+++ PASSAGE SHOWN
The Colorado Department of Human Services’ (CDHS) Family First Prevention Plan was approved Sept. 28 after a review by the Children’s Bureau, a federal agency organized under the United States Department of Health and Human Services’ Administration for Children and Families. 

Colorado has created a bold vision for a 21st century child welfare system that positively and proactively supports children and youth through strong and healthy family formation with a continuum of community-based, prevention-focused services. Colorado’s Family First Prevention Plan is the springboard for developing a prevention framework to keep children, youth, and families from experiencing out of home placements, deeper involvement in the child welfare system, or reentry into the system. The plan can be amended as necessary to expand services, programs, and populations served, and provides a path for Colorado to get reimbursed with federal funding for services provided to families in a case with open child welfare or juvenile justice involvement. 

The plan includes descriptions for nine services that are trauma-informed, evidence-based, and subject to a well-designed and rigorous evaluation: Child First, Nurse-Family Partnership (NFP), Healthy Families America (HFA), Fostering Healthy Futures-preteen (FHF-p), Multi-systemic Therapy (MST), Functional Family Therapy (FFT), Parent-Child Interactive Therapy (PCIT), SafeCare Colorado, and Parents As Teachers (PAT). Funds expended on these nine services are now eligible for partial federal reimbursement, and federal funds claimed on these services will support capacity building in underserved regions of Colorado. While all of these services are not available in every Colorado community, CDHS is working with providers, partner agencies, and the Colorado Child Abuse Prevention Trust Fund Board to build capacity and infrastructure to expand services to more regions.

Over the next 12-18 months, CDHS will continue to build upon the collaborative work done over the last few years in preparation for Colorado’s prevention plan approval. CDHS will continue to develop processes, infrastructure, and capacity to expand Family First programming for families and identify additional funding opportunities. 

While Colorado’s federal Prevention Plan represents just one component of the larger vision to connect kids and families with upstream services and supports, it is an important step toward actualizing this vision and introducing and developing valuable programs for families into the state. CDHS expresses enormous gratitude to the many counties, community partners, families, and state agencies for their partnership and collaboration on this first-of-its-kind plan.
++++++
_PROMPT 1_. In the announcement about Colorado's prevention plan, on what date was the plan approved?
_PROMPT 2_. Do these statements agree with the announcement about Colorado's prevention plan? For each one, answer yes or no and quote the words that decide it. (a) The plan can be changed to add services. (b) All nine services are offered in every Colorado community. (c) CDHS plans to keep building on its earlier work for the next 12-18 months.
These items have no connection to the announcement about Colorado's prevention plan.
+++ EXTRACTED ENTRIES
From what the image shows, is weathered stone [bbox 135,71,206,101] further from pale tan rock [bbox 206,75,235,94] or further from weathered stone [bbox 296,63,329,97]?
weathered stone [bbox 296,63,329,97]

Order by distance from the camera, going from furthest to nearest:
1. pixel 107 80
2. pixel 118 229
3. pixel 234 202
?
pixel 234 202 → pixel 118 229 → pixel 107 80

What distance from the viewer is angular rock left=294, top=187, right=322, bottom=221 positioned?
++++++
+++ EXTRACTED ENTRIES
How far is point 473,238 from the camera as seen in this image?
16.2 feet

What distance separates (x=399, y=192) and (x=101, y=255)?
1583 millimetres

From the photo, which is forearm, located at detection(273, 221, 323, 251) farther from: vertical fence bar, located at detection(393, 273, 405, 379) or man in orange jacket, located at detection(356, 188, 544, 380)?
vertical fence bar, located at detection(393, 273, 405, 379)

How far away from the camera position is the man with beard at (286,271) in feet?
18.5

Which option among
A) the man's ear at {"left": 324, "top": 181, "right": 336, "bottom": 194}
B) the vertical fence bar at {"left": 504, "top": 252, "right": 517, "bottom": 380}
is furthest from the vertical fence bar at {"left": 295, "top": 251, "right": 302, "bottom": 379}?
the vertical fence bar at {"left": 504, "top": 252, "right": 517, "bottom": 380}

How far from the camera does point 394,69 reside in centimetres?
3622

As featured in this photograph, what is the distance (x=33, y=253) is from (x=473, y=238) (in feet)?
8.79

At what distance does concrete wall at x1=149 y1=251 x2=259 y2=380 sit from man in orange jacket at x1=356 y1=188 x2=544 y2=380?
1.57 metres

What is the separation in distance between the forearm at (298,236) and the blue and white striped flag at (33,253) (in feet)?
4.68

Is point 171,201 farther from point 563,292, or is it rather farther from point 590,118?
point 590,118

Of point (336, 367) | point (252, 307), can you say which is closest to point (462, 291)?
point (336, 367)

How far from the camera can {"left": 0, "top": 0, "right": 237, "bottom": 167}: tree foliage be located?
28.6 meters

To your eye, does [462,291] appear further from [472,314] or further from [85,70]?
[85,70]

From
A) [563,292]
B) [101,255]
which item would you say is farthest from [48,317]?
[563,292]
++++++
_PROBLEM SOLUTION 1_. Sept. 28

_PROBLEM SOLUTION 2_.
(a) Yes: "The plan can be amended as necessary to expand services, programs, and populations served"
(b) No: "While all of these services are not available in every Colorado community"
(c) Yes: "Over the next 12-18 months, CDHS will continue to build upon the collaborative work done over the last few years"